I stand up, wishing that I had my cardigan sweater to wrap around my sadness.  I scan the room with my eyes, noticing that there is a quietness that I've never seen since arriving at Cornell.   We had so much hope.  Just this morning my biggest worry was about the argument that I had with my mother about my studies.  She doesn't want me to go on the trip to New York City this Spring for Fashion week. She believes that a nineteen year old "young lady" has no business frolicking around that city.  I know that I just need to talk to Daddy.  He'll make her see that I can do this.  But now, who knows what is going on in the world?  Is this about the Cuban Missile crisis of last year?  Did Castro seek revenge with the help from the Soviets? How can I be thinking about fashion and the death of our president in the same breath?

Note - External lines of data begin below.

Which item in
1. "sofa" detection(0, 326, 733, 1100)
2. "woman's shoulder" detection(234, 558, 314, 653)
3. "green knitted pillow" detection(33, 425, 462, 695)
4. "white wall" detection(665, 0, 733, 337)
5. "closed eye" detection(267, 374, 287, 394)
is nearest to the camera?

I  walk over to Ellie, take her hand and we walk back in silence to our room.  The pink and purple flowers we decorated our door with seem completely inappropriate now.  I want to tear them down, but resist the urge to do so.  
"Stel, what are we going to do?" Ellie whispered.
"Honey, I don't think there is anything I we can do but wait."  I solemnly replied. I walked over to our table that has the record player on it and put Bye, Bye Birdie on the the turntable, hoping that the carefree musical would temper my mood a bit.  
Just then the hallway phone rings.  Ellie gets up and walks just outside our room and picks it up.  "Mom, mom, slow down.  I know. I heard.  It's terrible. Yes, yes, Stel is with me.  We saw in the common room.  It is so upsetting. How's daddy?"  There is a long pause where Ellie's mom must be telling her more.  Ellie starts talking again, “Mom, I’m going to let you go for now.  Sure, I’ll be in touch.”  She hangs up the phone, walks back into the room and absentmindedly starts humming along as Dick Van Dyke’s sings, “gray skies are gonna clear up, put on a happy face.” She quickly walks over to the turntable and moves the arm so fast that it scratches a bit as she’s turning it off.  She looks over at me and we both nod, a silent understanding.  Sometimes silence is all that is required.
I walk over to my bed, kick my slippers off, and let the salty tears hide deep into my pillow.